Your instructions:
Transcribe each line of the records below exactly, excluding any embedded images.
===== Records to process =====
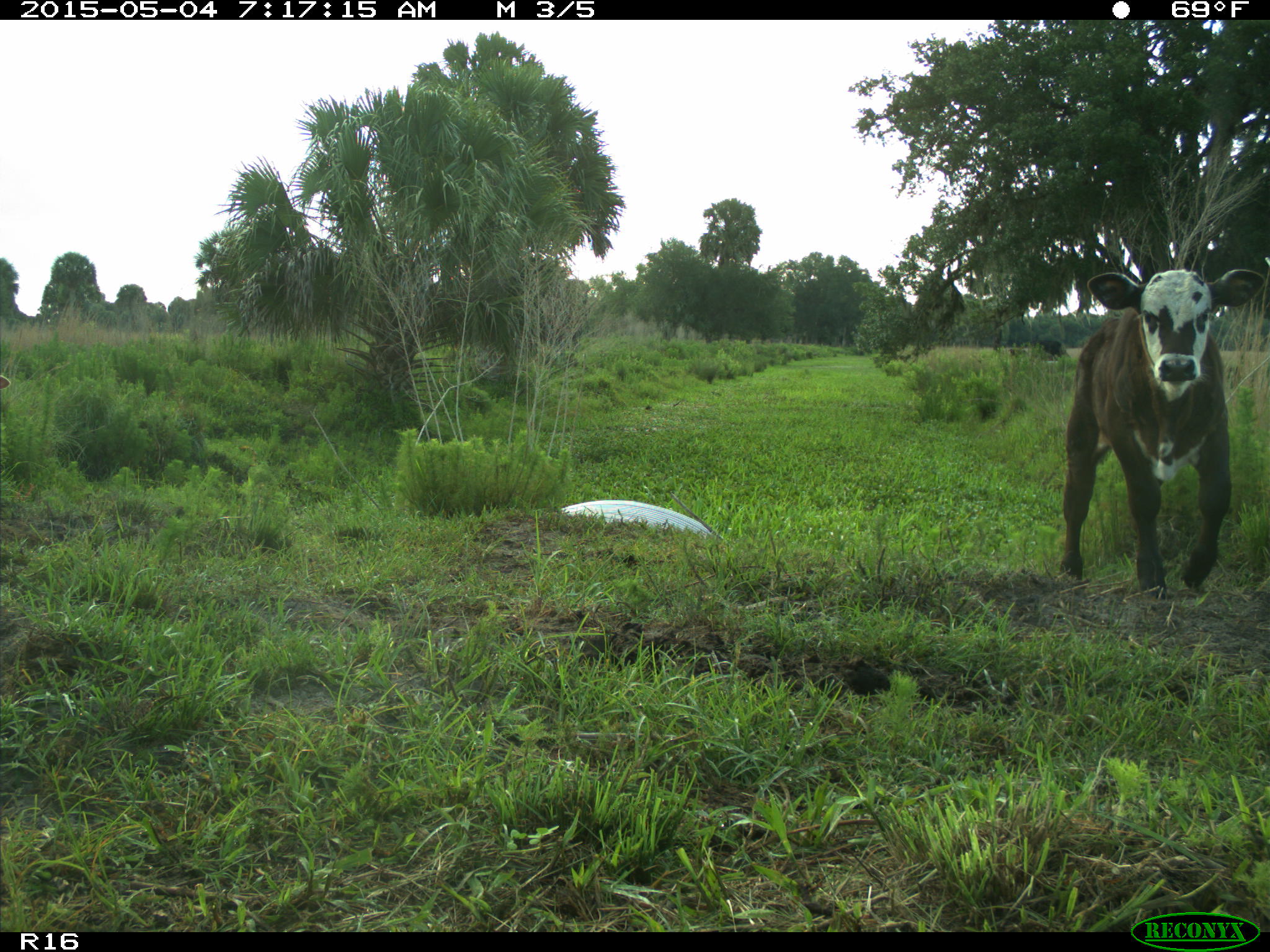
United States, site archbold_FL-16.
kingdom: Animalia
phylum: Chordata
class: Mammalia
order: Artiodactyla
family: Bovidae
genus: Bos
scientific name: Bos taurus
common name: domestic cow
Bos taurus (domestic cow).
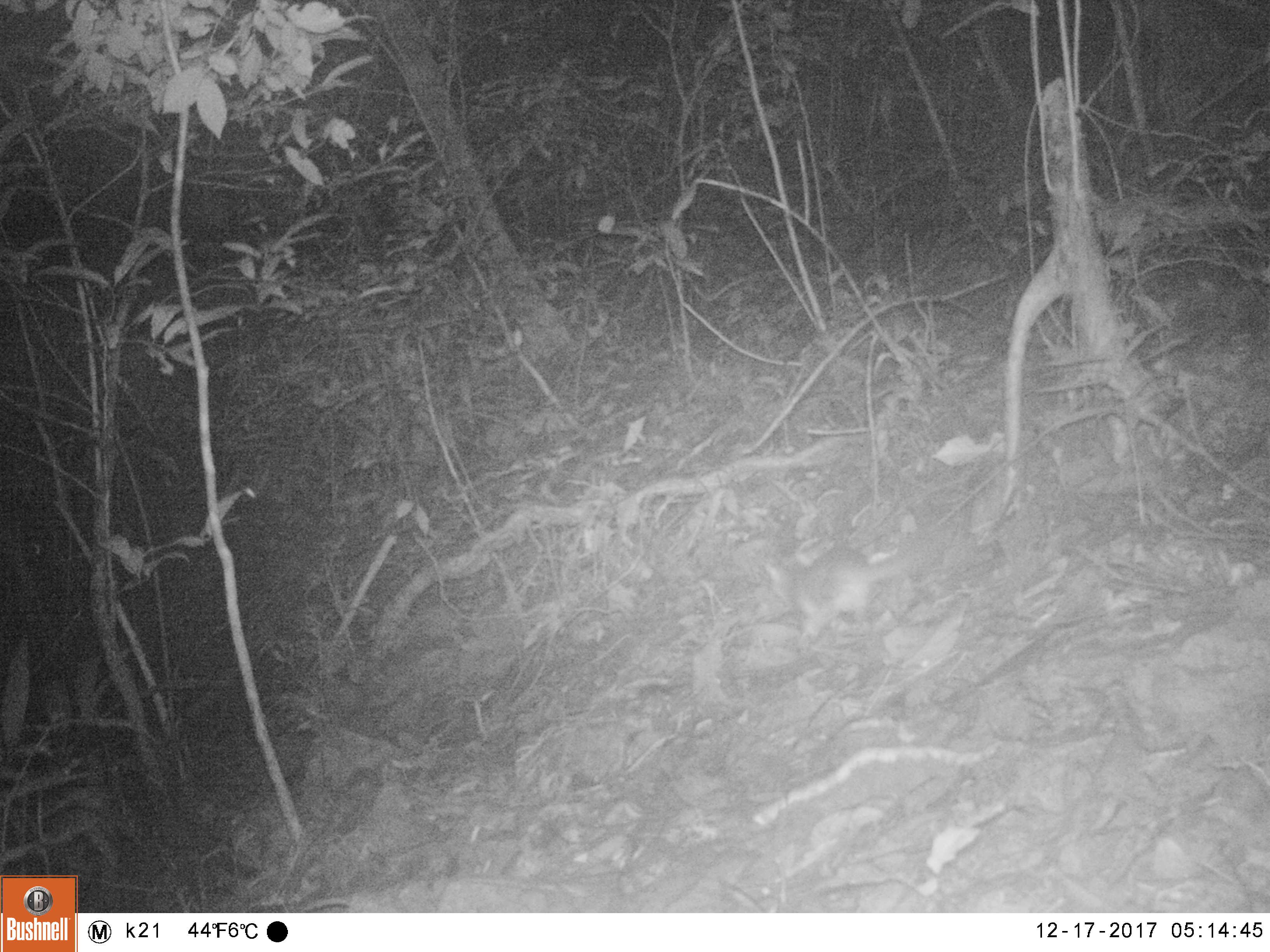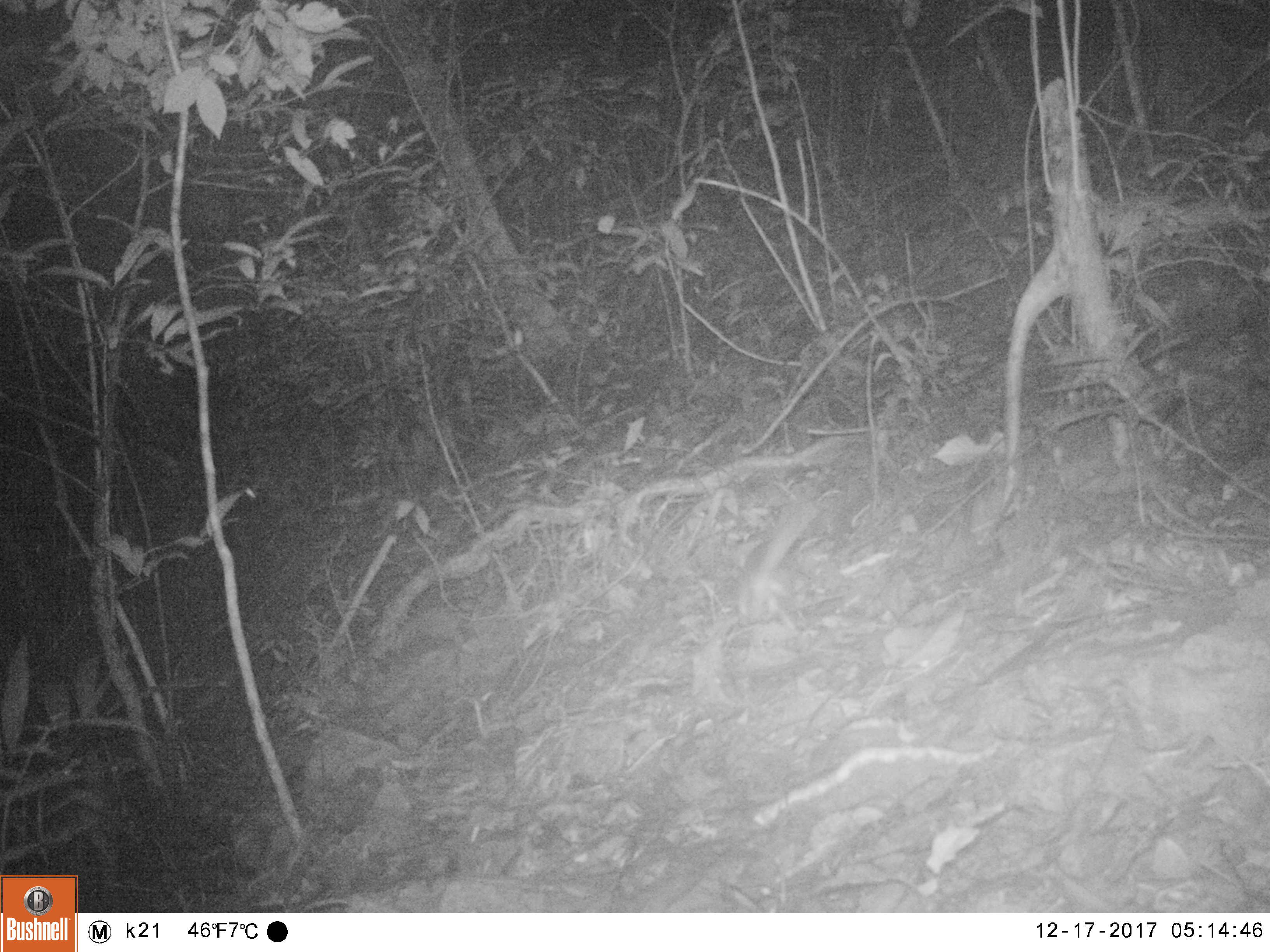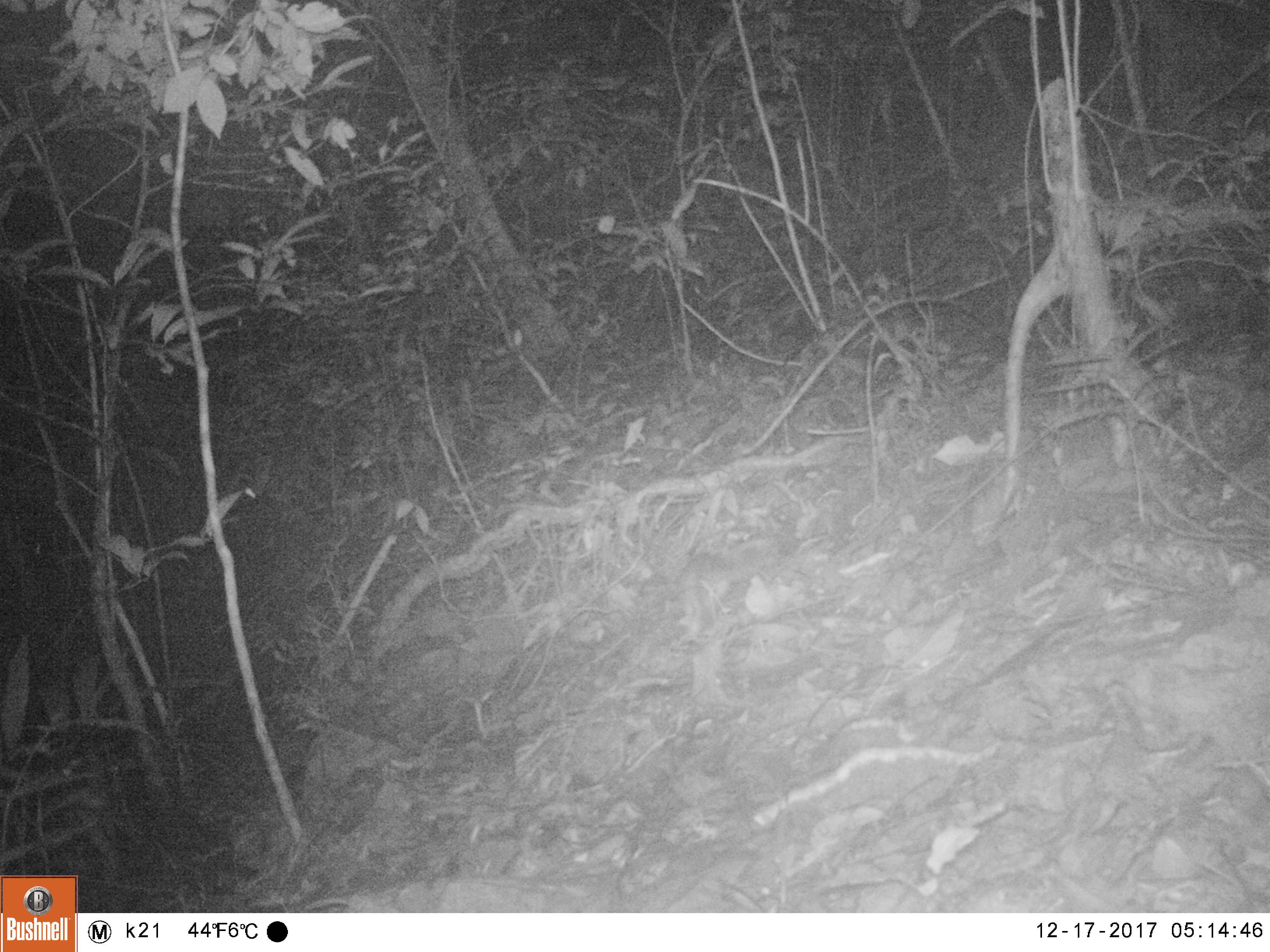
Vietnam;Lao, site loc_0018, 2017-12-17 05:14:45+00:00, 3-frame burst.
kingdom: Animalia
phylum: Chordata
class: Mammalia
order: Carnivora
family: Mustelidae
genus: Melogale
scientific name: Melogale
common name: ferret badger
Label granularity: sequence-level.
=====
Solved exercise:
United States, site archbold_FL-16.
kingdom: Animalia
phylum: Chordata
class: Mammalia
order: Artiodactyla
family: Bovidae
genus: Bos
scientific name: Bos taurus
common name: domestic cow
Bos taurus (domestic cow).
Vietnam;Lao, site loc_0018, 2017-12-17 05:14:45+00:00, 3-frame burst.
kingdom: Animalia
phylum: Chordata
class: Mammalia
order: Carnivora
family: Mustelidae
genus: Melogale
scientific name: Melogale
common name: ferret badger
Label granularity: sequence-level.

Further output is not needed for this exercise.